We perhaps should not say that Mengs was a whetstone which gave a new quality to the steel, which it could not otherwise have acquired; but that he was the steel itself, which becomes brighter and finer the more it is used. He became painter to the court of Dresden; every fresh work gave proof of his progress in the art. He went afterwards to Madrid, where in the chambers of the royal palace he painted the assembly of the Gods, the Seasons, and the various parts of the day, in an enchanting manner. After repairing a second time to Rome to renew his studies, he again returned to Madrid, where he painted in one of the saloons the Apotheosis of Trajan, and in a theatre, Time subduing Pleasure; pictures much superior to his former pieces. In Rome there are three large works by him; the painting in the vault of S. Eusebio; the Parnassus in the saloon of the Villa Albani, far superior to the preceding one;[[93]] and lastly, the cabinet of manuscripts in the Vatican was painted by him, where the celestial forms of the angels, the majesty of Moses, and the dignified character of S. Peter, the enchanting colour, the relief, and the harmony, contribute to render this chamber one of the most remarkable in Rome for its beautiful decorations. This constant endeavour to surpass himself, would be evident also from his easel pictures, if they were not so rare in Italy; as he painted many of this description for London and the other capitals of Europe.
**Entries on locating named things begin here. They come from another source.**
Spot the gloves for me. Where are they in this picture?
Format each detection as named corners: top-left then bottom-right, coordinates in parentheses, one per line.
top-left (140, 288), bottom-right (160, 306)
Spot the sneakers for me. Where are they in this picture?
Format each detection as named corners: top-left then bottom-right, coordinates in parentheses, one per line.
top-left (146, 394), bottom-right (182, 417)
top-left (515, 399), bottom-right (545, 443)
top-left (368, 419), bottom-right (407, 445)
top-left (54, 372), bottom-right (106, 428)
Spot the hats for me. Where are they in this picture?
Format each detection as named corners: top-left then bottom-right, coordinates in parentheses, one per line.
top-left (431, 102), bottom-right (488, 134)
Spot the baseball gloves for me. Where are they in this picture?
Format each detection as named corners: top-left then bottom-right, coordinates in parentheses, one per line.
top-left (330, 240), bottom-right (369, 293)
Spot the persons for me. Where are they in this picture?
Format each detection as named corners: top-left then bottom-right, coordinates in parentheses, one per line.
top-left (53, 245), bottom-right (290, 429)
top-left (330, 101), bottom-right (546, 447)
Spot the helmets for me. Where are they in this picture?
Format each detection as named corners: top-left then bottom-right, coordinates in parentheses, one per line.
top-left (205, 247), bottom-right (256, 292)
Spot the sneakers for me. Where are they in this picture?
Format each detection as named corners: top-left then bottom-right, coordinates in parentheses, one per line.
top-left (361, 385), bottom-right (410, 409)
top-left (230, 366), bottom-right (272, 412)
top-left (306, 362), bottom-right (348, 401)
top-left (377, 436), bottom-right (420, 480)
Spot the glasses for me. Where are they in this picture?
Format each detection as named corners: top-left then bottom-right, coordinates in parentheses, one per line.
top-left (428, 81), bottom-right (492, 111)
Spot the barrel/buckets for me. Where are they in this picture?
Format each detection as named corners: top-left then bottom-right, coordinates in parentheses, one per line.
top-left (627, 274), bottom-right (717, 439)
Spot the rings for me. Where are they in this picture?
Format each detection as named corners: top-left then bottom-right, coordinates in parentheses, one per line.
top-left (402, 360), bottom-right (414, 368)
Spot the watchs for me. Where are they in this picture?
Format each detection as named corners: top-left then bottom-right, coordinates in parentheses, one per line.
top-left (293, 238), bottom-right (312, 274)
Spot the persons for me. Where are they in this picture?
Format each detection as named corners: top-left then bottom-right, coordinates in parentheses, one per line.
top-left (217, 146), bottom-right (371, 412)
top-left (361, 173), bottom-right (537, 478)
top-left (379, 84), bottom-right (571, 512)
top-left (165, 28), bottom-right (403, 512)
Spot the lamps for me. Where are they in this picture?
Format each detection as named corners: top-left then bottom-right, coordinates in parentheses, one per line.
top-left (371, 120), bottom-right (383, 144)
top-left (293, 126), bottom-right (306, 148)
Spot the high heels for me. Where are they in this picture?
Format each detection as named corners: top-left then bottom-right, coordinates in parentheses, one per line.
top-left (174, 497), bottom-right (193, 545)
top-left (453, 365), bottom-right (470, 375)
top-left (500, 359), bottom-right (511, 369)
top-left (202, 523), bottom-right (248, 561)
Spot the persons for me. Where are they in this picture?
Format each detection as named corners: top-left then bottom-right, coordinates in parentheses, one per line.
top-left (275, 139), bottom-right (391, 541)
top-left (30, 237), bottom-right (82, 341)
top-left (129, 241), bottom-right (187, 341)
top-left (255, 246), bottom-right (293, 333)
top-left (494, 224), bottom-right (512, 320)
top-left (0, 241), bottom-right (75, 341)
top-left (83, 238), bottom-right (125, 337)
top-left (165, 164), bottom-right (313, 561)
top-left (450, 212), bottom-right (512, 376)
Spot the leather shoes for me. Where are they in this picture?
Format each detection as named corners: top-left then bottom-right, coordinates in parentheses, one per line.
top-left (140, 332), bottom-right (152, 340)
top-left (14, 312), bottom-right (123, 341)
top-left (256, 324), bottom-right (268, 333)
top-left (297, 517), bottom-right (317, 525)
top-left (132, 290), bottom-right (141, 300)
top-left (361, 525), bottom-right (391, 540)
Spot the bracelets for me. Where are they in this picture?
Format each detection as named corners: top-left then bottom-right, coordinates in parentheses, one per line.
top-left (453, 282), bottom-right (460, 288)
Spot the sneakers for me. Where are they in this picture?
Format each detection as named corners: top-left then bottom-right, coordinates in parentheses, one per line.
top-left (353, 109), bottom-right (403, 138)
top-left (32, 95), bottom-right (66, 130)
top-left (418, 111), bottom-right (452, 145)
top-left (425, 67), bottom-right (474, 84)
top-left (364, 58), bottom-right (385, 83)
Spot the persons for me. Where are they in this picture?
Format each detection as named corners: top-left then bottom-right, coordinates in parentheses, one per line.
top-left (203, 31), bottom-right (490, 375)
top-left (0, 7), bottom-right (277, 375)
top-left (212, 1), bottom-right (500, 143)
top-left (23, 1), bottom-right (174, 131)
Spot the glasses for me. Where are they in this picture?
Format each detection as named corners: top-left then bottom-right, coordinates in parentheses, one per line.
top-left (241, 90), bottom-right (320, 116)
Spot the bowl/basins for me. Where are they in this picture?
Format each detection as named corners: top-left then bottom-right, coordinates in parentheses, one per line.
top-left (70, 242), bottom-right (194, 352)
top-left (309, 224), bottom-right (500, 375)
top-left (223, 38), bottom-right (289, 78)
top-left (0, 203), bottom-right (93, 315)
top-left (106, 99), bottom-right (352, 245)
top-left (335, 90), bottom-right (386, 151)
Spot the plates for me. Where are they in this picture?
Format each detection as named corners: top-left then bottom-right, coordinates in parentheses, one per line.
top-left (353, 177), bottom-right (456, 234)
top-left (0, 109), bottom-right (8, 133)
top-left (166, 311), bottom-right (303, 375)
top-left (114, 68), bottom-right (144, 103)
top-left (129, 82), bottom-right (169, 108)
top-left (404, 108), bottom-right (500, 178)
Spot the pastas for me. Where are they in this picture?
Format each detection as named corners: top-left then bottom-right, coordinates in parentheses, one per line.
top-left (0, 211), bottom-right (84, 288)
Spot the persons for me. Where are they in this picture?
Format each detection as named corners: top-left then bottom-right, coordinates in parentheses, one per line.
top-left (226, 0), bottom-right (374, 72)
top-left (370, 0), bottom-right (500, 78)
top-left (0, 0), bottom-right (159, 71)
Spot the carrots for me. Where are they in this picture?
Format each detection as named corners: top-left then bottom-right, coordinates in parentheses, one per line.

In Rome itself, where he studied young, where he long resided, to which he always returned, and where at last he died, there are few of his works to be found. We may enumerate the portrait of Clement XIII. and his nephew Carlo, in the collection of the prince Rezzonico; that of Cardinal Zelada, secretary of state; and a few other pieces, in the possession of private gentlemen, more particularly the Sig. Cav. Azara. Florence has some large compositions by him in the Palazzo Pitti, and his own portrait in the cabinet of painters, besides the great Deposition from the Cross in chiaroscuro, for the Marchese Rinuccini, which he was prevented by death from colouring; and a beautiful Genius in fresco in a chamber of the Sig. Conte Senatore Orlando Malevolti del Benino.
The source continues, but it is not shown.